After FDR met with the Boy Scouts for a photo shoot, Louie shows Eleanor a newspaper article about the event; but neither of the photos in the newspaper corresponds to the poses that were portrayed.
When the attendants lift FDR into the pool, the reflection in
the water shows Kenneth Branagh's two completely healthy legs, instead of the computer-generated images of legs used throughout the film to represent Franklin D. Roosevelt's disfigured appearance.
You can see when the train is pulling into the station the words "Tennessee Valley" which is the Tennessee Valley Railroad in nearby Chattanooga, Tennessee.
In the opening scene, newsreel from the Democrat National Convention of 1920 shows FDR talking and people cheering as part of the film. Film with sound wasn't invented until 1927, and even then was quite rare until 1930 or 1931.
At the 1928 Convention, several people are shown waving 50-star flags, not introduced until 1960. From 1912 through 1959 the flag had 48 stars.
In Roosevelt's Warm Springs office, during the sequence where Louis Howe and then Eleanor Roosevelt attempt to convince FDR to nominate Al Smith at the 1928 convention, sitting on a book shelf is Winston Churchill's six volume account of World War II, which was not published in its entirety until 1953; 8 years after Franklin D. Roosevelt died and 17 years after Louis Howe died. (The spines are pink/red and distinctive.)
Hospital patients in the 1920s sing "I Won't Dance," from the London musical comedy Three Sisters (1934).

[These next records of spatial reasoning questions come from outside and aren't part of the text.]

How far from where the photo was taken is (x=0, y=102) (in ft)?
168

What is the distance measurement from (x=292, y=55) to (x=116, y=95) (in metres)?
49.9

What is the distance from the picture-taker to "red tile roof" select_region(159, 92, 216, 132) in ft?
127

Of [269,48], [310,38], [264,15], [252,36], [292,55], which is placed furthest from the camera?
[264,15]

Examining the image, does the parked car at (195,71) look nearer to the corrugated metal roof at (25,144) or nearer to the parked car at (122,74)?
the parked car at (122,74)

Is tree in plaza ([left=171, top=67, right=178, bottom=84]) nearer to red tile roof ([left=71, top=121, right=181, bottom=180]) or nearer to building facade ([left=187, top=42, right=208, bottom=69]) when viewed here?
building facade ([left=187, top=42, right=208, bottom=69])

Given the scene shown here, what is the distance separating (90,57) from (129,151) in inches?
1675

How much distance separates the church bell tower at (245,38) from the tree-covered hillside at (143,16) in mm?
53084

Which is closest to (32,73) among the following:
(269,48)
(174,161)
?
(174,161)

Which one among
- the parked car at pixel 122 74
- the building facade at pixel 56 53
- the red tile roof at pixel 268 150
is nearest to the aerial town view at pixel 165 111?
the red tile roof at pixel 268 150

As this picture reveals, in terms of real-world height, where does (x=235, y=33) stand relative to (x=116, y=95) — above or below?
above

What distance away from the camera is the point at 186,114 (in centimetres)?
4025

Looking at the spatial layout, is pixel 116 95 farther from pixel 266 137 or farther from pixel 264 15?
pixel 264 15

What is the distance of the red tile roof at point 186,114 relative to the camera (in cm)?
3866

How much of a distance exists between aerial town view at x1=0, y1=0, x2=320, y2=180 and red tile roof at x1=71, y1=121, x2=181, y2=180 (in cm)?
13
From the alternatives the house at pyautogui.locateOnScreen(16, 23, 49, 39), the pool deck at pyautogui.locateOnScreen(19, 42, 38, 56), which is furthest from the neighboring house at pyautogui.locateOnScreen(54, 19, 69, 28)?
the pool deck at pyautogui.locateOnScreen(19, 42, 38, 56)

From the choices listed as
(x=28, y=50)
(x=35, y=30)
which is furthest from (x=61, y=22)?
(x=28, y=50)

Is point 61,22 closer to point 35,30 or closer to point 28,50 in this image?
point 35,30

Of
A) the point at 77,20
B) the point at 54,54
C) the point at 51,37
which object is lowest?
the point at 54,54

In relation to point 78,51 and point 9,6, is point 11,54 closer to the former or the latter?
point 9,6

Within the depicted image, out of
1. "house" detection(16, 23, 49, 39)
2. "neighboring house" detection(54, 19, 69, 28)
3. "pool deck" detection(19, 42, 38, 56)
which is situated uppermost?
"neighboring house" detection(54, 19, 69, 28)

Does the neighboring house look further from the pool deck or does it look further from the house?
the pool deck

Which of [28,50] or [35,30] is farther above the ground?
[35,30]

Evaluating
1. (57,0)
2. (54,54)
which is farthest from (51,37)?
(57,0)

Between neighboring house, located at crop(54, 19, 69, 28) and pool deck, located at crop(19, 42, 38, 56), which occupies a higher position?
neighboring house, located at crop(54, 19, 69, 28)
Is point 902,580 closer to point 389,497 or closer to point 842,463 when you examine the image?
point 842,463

In 1921 before his infection, FDR is seen dancing with his private secretary to a 1939 record: Alice Faye singing "I'll See You In My Dreams" from the soundtrack of La rosa di Washington (1939).
The train seen in an external shot as the Roosevelts travel to Georgia for the first time is clearly not of the same type as the train they are in. The train seen externally is British not American.
At the start of the film, when FDR is addressing the delegates to the June-July 1920 Democratic Convention, he states "Just ask my cousin Teddy!" regarding his own political chances as a Roosevelt, an obvious reference to his distant cousin Theodore Roosevelt. This remark is a bit ghoulish, as Teddy had died in January 1919, just over a year earlier.